Part of the Designers’ Nest show of student work, Hoffmann, a student at Kunstakademits Designskole, showed a strong series of layered knits in terrific patterns (and great riding-inspired hats) in saturated monochromatic hues of green, blue, and red.
Another standout from the Designers’ Nest student show, Hanseklint, a student a Beckmans College of Design, played with shades of green and with texture in her three pieces. The long angora sweater was a particular standout.
Engebretsen, a student from Teko Center Danmark, showed a beautifully crafted series at the Designers’ Nest show. The architectural stripes and waves added a delicate volume that, thanks to her great sense of fit, didn’t overwhelm the models, but rather accentuated their form.
Another student from Teko Center Danmark, Suviste’s presentation at Designers’ Nest was striking. The “x-ray” series managed to be ethereal, slightly unsettling, ladylike, and very wearable—both hard and soft. Quite promising.
From the Aalto University of Art and Design Helsinki, Raila’s work at the Designers’ Nest show stood out for its whimsical delicacy—a gorgeous yellow ombre, white appliqué work on net, and religiously-themed black embroidery. There’s a romantic feel, but the methods and subject matter keep it current.
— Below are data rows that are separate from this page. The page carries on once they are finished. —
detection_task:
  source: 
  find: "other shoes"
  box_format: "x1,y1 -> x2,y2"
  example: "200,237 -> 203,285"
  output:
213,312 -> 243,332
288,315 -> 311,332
Known as the enfant terrible of the Copenhagen design scene, Vibskov’s runway shows are typically spectacles of epic proportions. This season’s presentation took place in the old Carlsburg factory outside of the city, an abandoned warehouse outfitted with a Seussian white contraption that, when the models walked on certain panels, would cause mallets to hit a series of drums. It was strange and wonderful, just like the knit-and-print-heavy collection, which should also take the award for best headgear.
It was clear even before the show started—chandeliers hung overhead, tables with ice buckets of Moet dotted the front row—that designer Malene Birger was a seasoned vet. Her eponymous collection has been around for 2003, selling at her flagships around Europe and net-a-porter.com, and it’s no wonder: Her ladylike pieces managed to be wearable, sexy, and tough, and her introduction of vibrant blues and greens to an otherwise neutral collection was spot-on.
Susanne Rützou’s collection made its mark with a spectacular series of chunky, dramatic, knotted necklaces in every shape and color imaginable that punctuated her otherwise more simple, edited collection. Heavy on the bijoux, the collection was a tribute to the iconic Iris Apfel.
An incredibly polished showing that could have held its weight on a New York runway, this collection, from Lene and Soren Sand (who have been designing since the eighties) really stood out for its menswear. Precisely tailored suits, knits, coats, and slim pants in riding boots stole the show, while a series of womens wear separates in bold oranges and reds were a knockout.
Slightly offbeat but still wearable, this collection from Soulland, inspired by “A journey to Moscow before the fall of the Iron Curtain,” made its biggest statement with interesting prints: one made from a collage of Russian prison tattoos, and one based on decorative borders from invitations to the Tsar’s palace mixed with classic knit patterns.